→ **TEXT SEGMENT**:
┏━━
There are nine proper 4-WFD-ominoes:
Recall that a proper WFD-omino is one where every spanning tree of W, F or D connections between the cells includes at least one of each. Recall that W, F, and D connections correspond to the moves of the Wazir, Ferz, and Dabbaba in historical chess variants. And recall that these moves are, respectively, a one space orthogonal move, a one space diagonal move, and a two space orthogonal jump respectively. (It’s fine if you don’t recall these things. I’ll recall them for you. Or you can read this post, and then recall them.) The full set is the right size to tile a 6×6 square. And indeed, it can!
And yet, you might find that graphic just a little unsatisfying. The solver that I use for polyomino tilings displays results with all of the pieces in the same color. This is fine for standard polyominoes, but for disconnected (or differently connected) polyominoes, it’s hard to see where all of the loose monominoes fit. But that just turns reconstructing the tiling into a logic puzzle. Indeed, there are entry points where a domino is constrained to be in a particular proper 4-WFD-omino, which removes certain monominoes from consideration and forces other dominoes to belong with their monominoes, and like a sudoku, the chain of logic eventually forces a complete solution. Try it!
But a 6×6 puzzle may feel a little small if you’re used to Sudoku or other puzzles in the Nikoli mold. So let’s try out the proper 4-WFA-ominoes. (Recall that the A (Alfil) is a two space diagonal jump.) There are 15 of these:
They have area 60, so they can tile a 8×8 square with corners removed, just like the 12 pentominoes.
Reconstructing the tiling here is a substantially harder puzzle than the previous one. The monominoes belonging with particular dominoes can be farther flung, which makes it harder to constrain which bits must be connected. I had to try out a large number of tilings before I found one where I could make some headway in the reconstruction puzzle. But rest assured that I did indeed solve this one.
Where to go from here? There are 21 proper 4-WFN-ominoes, (recall that N is for knight) but they have odd checkerboard parity, which interferes with trying to find a nice thing for them to tile. Another possibility would be to combine the proper 4-WFDs and 4-WFAs in a single puzzle. Either way would make it even more difficult to constrain which monominoes go with the dominoes. There may be solvable reconstruction puzzles in the space of tilings, but the strategy of picking tilings at random to find solvable ones will probably break down. I suspect that there are more good puzzles in this vein waiting to be discovered, but they may require more creativity in coming up with new piece sets that will work, or in puzzle design or discovery techniques.
┗━━
→ **SUPPLIED MATERIAL**:
┏━━
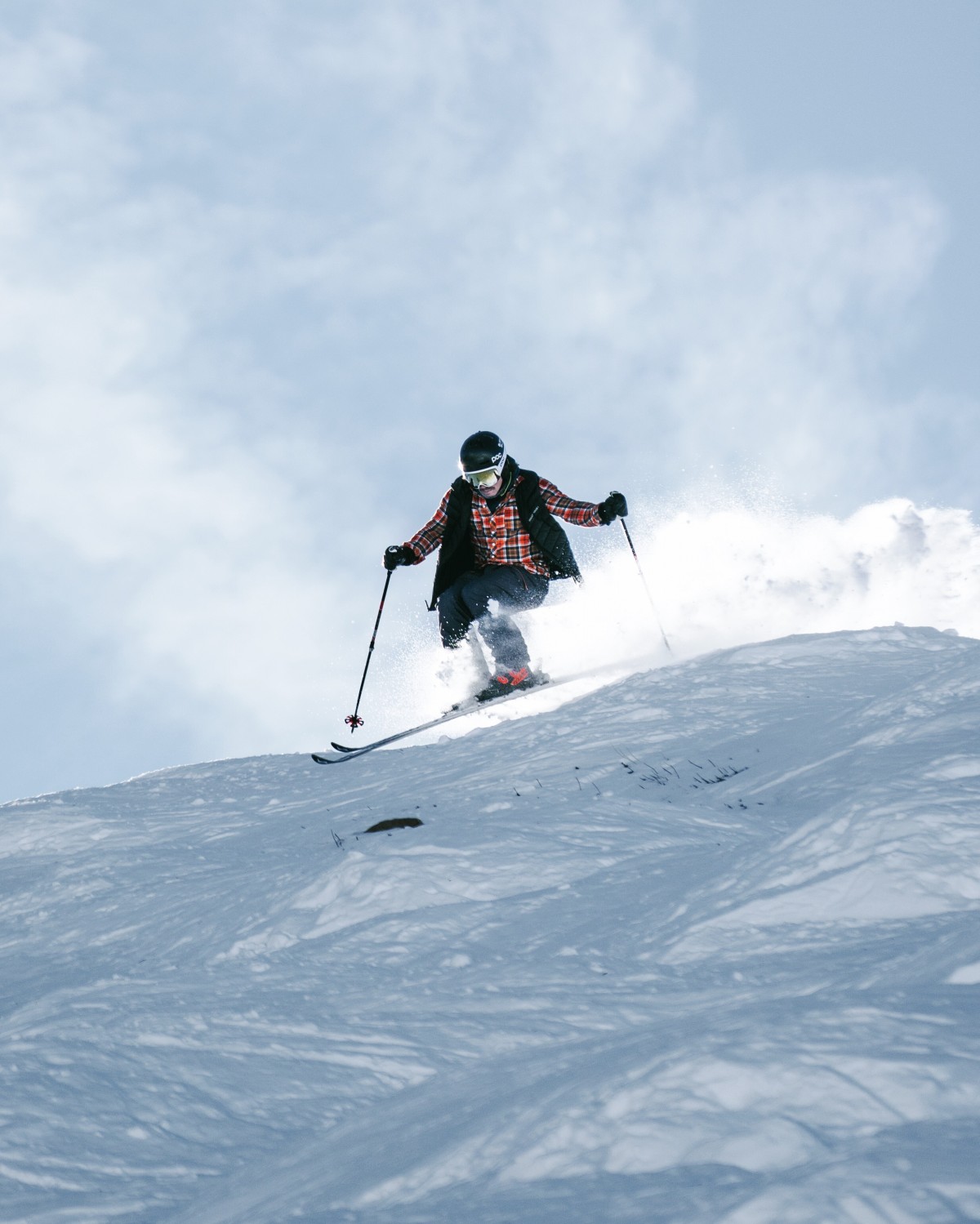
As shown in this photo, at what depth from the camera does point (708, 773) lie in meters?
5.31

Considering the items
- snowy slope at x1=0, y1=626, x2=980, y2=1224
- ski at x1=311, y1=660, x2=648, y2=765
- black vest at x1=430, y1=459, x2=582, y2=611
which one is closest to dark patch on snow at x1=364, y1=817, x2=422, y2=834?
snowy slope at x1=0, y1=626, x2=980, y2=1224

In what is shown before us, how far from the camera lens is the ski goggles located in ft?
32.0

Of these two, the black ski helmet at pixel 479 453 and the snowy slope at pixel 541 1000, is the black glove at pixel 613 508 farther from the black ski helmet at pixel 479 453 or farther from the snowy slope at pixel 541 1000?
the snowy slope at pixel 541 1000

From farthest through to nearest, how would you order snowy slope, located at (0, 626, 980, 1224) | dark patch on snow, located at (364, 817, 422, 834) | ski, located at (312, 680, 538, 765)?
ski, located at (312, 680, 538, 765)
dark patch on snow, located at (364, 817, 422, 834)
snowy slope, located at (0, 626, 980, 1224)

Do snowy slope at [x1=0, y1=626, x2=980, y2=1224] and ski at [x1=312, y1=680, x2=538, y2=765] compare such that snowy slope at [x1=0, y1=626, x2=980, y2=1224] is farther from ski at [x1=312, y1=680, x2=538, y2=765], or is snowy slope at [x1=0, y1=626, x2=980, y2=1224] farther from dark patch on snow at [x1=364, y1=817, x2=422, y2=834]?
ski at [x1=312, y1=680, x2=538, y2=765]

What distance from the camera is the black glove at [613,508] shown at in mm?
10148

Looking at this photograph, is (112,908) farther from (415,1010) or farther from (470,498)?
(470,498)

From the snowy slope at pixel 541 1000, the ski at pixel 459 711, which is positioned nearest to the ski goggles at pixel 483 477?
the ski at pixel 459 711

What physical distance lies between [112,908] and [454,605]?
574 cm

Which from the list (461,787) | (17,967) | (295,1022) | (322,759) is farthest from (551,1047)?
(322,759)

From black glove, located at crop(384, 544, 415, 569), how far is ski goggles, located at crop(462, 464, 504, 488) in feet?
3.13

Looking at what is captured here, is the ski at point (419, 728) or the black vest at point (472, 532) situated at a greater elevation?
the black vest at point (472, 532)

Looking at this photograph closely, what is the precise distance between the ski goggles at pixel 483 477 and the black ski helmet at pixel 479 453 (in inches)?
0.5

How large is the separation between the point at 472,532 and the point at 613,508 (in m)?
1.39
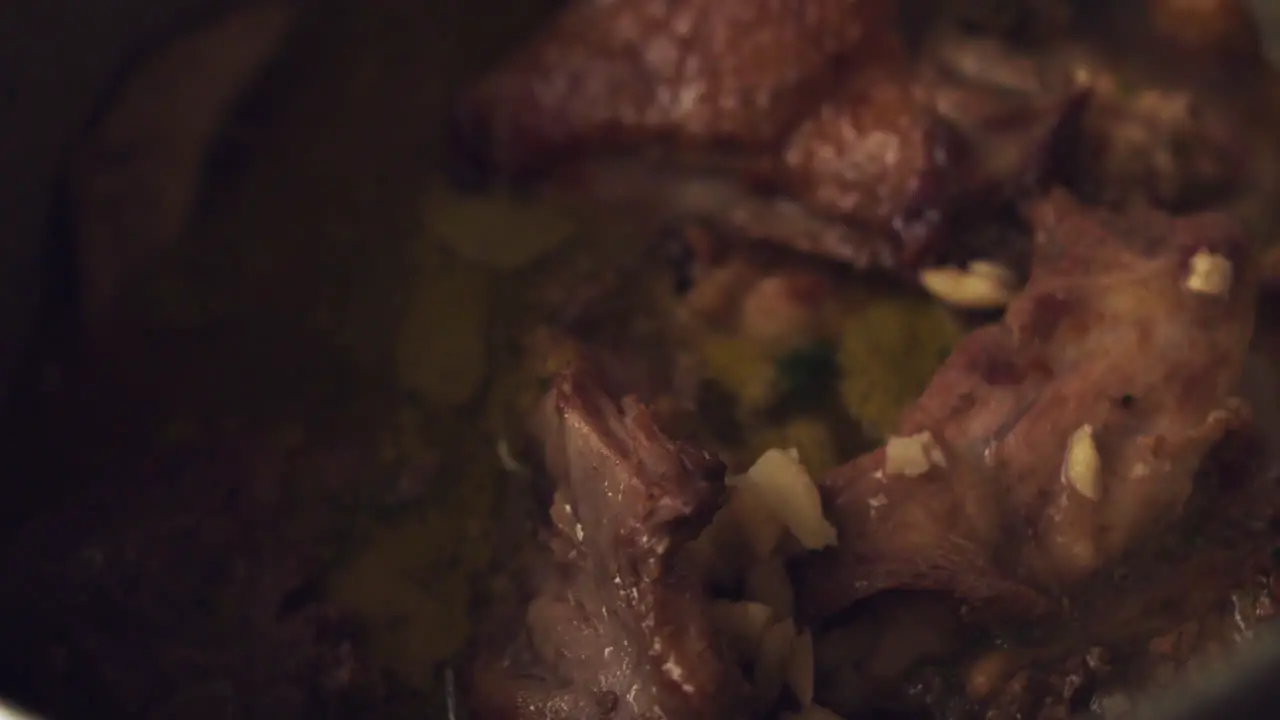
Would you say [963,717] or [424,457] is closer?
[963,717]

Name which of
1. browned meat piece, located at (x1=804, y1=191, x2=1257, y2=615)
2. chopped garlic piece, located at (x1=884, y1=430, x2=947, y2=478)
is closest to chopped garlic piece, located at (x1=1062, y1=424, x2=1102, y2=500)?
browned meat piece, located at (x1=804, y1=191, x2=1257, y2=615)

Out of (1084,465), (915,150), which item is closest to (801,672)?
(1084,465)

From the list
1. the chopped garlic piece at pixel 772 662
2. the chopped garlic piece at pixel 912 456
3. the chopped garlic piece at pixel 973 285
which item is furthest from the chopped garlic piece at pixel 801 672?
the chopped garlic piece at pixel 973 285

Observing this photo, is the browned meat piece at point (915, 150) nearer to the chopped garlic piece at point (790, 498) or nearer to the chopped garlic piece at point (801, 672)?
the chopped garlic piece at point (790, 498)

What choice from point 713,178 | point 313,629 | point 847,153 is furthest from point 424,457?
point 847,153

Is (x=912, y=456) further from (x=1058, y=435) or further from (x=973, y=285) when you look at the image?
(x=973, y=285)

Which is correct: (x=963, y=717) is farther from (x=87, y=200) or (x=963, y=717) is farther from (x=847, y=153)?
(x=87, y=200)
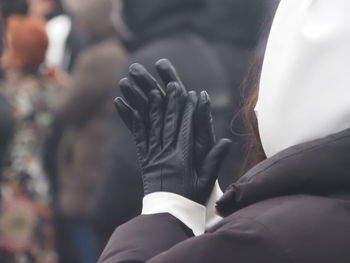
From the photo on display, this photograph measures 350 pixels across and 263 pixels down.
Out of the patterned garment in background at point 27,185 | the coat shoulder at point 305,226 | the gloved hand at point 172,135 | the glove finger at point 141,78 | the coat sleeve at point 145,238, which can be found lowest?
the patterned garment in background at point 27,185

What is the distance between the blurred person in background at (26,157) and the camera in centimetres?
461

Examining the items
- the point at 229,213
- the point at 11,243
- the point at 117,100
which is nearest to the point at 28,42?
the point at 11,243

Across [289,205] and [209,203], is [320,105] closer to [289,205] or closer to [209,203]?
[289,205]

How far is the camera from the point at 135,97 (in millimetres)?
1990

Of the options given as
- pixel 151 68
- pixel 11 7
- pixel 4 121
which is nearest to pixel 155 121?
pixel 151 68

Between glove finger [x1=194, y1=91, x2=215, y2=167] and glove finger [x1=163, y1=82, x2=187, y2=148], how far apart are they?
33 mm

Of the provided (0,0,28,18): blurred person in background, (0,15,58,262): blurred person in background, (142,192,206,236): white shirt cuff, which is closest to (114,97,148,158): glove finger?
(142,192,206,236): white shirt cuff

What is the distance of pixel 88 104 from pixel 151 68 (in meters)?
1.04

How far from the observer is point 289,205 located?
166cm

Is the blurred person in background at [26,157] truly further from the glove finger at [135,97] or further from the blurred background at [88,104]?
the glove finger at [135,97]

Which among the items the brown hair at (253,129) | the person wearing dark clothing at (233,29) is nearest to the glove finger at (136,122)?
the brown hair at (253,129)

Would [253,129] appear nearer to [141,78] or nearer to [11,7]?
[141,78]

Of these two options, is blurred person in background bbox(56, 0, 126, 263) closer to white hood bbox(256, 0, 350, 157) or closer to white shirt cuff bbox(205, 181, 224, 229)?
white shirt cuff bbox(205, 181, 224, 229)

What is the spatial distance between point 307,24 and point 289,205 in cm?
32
┗━━
┏━━
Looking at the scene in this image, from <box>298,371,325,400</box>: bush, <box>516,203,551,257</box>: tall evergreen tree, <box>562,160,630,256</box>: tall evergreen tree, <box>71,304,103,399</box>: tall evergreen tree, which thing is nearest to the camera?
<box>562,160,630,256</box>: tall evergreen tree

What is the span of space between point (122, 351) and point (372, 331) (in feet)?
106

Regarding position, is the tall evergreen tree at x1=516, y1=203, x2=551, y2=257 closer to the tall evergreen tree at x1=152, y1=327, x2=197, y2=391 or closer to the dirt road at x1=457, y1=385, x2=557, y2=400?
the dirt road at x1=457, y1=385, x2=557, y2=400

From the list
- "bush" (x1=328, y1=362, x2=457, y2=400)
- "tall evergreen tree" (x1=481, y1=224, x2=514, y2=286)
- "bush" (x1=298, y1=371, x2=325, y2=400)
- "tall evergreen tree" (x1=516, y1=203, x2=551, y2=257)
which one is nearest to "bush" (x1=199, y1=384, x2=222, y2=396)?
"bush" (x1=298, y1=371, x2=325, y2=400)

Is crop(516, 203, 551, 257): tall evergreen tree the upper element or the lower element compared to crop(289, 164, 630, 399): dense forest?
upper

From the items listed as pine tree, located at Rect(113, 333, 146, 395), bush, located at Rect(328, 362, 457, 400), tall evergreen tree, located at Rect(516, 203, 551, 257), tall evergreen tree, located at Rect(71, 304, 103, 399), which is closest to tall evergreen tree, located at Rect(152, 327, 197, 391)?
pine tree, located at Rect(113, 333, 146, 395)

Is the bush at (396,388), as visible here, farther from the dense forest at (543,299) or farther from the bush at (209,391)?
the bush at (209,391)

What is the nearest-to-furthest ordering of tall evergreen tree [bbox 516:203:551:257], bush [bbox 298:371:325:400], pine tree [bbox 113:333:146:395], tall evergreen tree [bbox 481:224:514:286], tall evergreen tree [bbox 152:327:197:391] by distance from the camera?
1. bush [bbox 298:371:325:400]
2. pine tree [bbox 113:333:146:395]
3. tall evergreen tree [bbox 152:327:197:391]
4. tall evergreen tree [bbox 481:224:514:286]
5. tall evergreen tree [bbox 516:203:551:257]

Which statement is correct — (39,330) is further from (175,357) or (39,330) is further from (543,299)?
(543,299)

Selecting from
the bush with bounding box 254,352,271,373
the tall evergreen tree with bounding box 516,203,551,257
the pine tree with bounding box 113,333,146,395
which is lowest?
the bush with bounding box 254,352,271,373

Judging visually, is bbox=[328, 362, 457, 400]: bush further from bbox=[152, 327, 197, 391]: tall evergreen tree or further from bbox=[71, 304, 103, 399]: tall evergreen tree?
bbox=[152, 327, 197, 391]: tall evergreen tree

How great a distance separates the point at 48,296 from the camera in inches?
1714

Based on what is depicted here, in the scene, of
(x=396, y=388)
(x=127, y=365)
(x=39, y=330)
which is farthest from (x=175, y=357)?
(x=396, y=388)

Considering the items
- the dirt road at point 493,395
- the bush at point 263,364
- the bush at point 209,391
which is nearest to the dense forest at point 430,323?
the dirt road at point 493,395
┗━━
┏━━
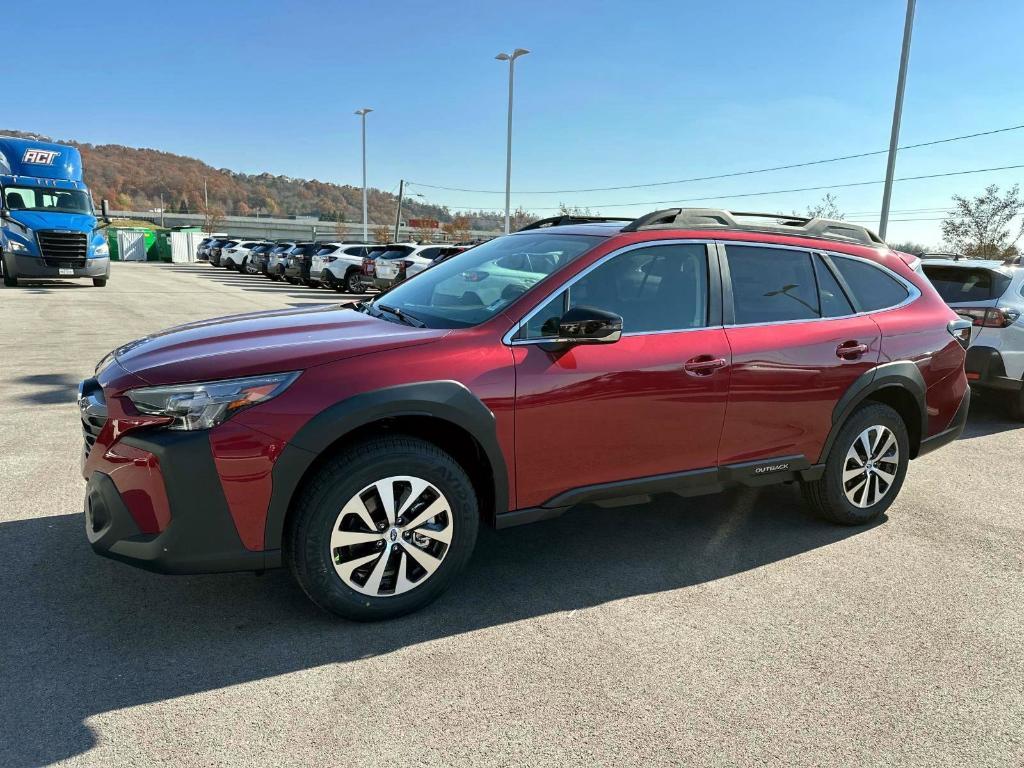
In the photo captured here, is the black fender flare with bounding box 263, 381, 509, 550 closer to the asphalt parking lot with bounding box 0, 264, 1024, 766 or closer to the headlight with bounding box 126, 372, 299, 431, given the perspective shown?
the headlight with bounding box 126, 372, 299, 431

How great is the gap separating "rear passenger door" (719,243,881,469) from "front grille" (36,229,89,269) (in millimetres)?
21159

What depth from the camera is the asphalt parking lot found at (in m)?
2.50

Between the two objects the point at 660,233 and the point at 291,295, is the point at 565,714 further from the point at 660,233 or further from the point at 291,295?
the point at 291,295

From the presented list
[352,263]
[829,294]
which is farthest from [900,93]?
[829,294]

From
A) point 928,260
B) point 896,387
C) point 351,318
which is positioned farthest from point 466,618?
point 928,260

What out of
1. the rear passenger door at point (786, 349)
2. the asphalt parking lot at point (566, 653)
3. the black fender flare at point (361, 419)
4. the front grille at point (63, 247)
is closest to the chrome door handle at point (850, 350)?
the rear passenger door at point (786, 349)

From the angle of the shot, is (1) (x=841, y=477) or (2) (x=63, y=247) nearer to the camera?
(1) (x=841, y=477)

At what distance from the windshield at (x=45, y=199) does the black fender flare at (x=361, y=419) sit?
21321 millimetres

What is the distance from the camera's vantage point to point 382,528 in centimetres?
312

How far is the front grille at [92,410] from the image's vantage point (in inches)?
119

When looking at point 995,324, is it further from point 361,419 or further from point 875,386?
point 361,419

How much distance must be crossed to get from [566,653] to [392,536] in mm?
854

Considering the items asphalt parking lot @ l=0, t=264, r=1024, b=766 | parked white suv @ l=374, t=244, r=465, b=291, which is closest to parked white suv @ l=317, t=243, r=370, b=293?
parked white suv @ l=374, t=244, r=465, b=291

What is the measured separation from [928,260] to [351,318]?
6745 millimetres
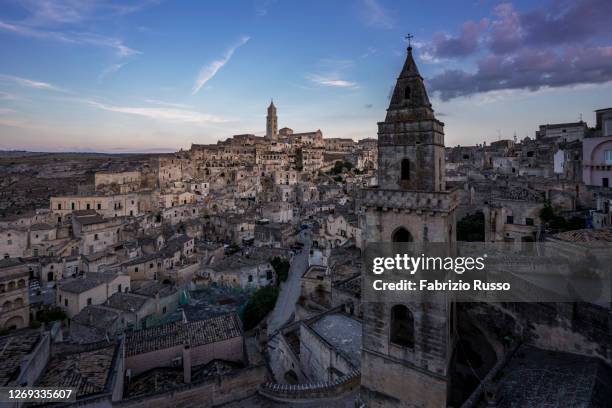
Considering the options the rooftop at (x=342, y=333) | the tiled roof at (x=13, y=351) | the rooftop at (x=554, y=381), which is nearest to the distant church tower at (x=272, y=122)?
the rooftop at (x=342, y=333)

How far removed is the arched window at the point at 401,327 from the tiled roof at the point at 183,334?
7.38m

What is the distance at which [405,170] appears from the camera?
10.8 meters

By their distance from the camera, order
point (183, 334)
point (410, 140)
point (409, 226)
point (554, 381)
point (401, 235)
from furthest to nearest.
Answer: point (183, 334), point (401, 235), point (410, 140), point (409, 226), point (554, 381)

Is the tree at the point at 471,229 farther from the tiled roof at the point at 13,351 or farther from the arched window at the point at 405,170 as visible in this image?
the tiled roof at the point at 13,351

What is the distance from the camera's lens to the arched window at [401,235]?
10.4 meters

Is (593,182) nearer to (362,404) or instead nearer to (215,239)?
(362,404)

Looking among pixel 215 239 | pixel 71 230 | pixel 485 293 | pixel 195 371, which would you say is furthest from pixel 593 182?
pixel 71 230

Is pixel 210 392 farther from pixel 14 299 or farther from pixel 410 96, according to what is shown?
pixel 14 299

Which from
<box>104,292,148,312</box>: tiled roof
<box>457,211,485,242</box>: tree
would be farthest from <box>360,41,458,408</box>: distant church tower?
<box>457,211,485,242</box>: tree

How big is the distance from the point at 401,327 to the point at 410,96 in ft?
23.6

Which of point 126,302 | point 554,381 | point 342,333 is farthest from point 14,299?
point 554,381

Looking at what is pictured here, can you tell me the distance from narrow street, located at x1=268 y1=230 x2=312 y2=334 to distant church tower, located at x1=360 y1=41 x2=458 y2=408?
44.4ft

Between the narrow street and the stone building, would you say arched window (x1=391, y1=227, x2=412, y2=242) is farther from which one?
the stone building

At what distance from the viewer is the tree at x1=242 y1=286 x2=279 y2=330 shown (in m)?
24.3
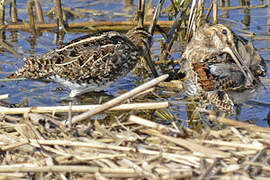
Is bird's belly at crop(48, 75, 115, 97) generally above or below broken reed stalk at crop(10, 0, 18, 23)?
┗━━
→ **EXERCISE GOAL**:
Copy out the passage of the polyomino text starting at "Reconstructing the tiling here" and ending at "solve this one.".

→ **ANSWER SECTION**:
Reconstructing the tiling here is a substantially harder puzzle than the previous one. The monominoes belonging with particular dominoes can be farther flung, which makes it harder to constrain which bits must be connected. I had to try out a large number of tilings before I found one where I could make some headway in the reconstruction puzzle. But rest assured that I did indeed solve this one.